Exercise description →
Print the data that follows again, keeping every line exact.

[Stored data entries]
*** Begin section ***

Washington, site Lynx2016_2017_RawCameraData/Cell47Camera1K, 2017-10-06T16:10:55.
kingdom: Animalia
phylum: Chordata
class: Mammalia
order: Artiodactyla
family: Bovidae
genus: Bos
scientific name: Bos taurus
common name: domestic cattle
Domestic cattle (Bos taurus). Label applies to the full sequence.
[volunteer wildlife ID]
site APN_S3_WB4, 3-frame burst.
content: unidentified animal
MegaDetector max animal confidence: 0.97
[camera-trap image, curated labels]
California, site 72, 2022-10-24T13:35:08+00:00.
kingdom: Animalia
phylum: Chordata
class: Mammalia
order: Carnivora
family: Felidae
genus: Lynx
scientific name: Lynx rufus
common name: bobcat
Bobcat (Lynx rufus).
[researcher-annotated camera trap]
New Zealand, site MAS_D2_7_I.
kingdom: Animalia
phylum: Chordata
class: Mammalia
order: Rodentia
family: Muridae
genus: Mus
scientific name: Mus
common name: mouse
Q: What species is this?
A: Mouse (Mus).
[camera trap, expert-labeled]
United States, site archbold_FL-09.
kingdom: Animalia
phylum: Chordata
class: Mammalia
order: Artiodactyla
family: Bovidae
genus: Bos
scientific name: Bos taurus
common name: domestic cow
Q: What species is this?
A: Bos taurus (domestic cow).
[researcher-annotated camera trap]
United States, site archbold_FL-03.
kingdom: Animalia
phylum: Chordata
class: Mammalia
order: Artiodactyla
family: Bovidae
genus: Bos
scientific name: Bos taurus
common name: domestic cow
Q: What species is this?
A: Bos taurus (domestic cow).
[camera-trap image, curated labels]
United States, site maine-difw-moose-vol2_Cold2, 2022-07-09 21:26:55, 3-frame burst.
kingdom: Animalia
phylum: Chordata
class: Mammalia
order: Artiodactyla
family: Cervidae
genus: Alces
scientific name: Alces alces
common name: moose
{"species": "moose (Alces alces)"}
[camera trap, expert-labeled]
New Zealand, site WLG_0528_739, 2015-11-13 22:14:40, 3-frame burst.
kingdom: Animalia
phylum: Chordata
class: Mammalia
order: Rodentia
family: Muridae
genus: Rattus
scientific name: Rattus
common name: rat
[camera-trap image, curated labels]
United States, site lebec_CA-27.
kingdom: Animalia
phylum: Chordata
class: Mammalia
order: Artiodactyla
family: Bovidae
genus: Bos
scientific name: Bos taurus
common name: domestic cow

*** End section ***

Answer →
Washington, site Lynx2016_2017_RawCameraData/Cell47Camera1K, 2017-10-06T16:10:55.
kingdom: Animalia
phylum: Chordata
class: Mammalia
order: Artiodactyla
family: Bovidae
genus: Bos
scientific name: Bos taurus
common name: domestic cattle
Domestic cattle (Bos taurus). Label applies to the full sequence.
[volunteer wildlife ID]
site APN_S3_WB4, 3-frame burst.
content: unidentified animal
MegaDetector max animal confidence: 0.97
[camera-trap image, curated labels]
California, site 72, 2022-10-24T13:35:08+00:00.
kingdom: Animalia
phylum: Chordata
class: Mammalia
order: Carnivora
family: Felidae
genus: Lynx
scientific name: Lynx rufus
common name: bobcat
Bobcat (Lynx rufus).
[researcher-annotated camera trap]
New Zealand, site MAS_D2_7_I.
kingdom: Animalia
phylum: Chordata
class: Mammalia
order: Rodentia
family: Muridae
genus: Mus
scientific name: Mus
common name: mouse
Q: What species is this?
A: Mouse (Mus).
[camera trap, expert-labeled]
United States, site archbold_FL-09.
kingdom: Animalia
phylum: Chordata
class: Mammalia
order: Artiodactyla
family: Bovidae
genus: Bos
scientific name: Bos taurus
common name: domestic cow
Q: What species is this?
A: Bos taurus (domestic cow).
[researcher-annotated camera trap]
United States, site archbold_FL-03.
kingdom: Animalia
phylum: Chordata
class: Mammalia
order: Artiodactyla
family: Bovidae
genus: Bos
scientific name: Bos taurus
common name: domestic cow
Q: What species is this?
A: Bos taurus (domestic cow).
[camera-trap image, curated labels]
United States, site maine-difw-moose-vol2_Cold2, 2022-07-09 21:26:55, 3-frame burst.
kingdom: Animalia
phylum: Chordata
class: Mammalia
order: Artiodactyla
family: Cervidae
genus: Alces
scientific name: Alces alces
common name: moose
{"species": "moose (Alces alces)"}
[camera trap, expert-labeled]
New Zealand, site WLG_0528_739, 2015-11-13 22:14:40, 3-frame burst.
kingdom: Animalia
phylum: Chordata
class: Mammalia
order: Rodentia
family: Muridae
genus: Rattus
scientific name: Rattus
common name: rat
[camera-trap image, curated labels]
United States, site lebec_CA-27.
kingdom: Animalia
phylum: Chordata
class: Mammalia
order: Artiodactyla
family: Bovidae
genus: Bos
scientific name: Bos taurus
common name: domestic cow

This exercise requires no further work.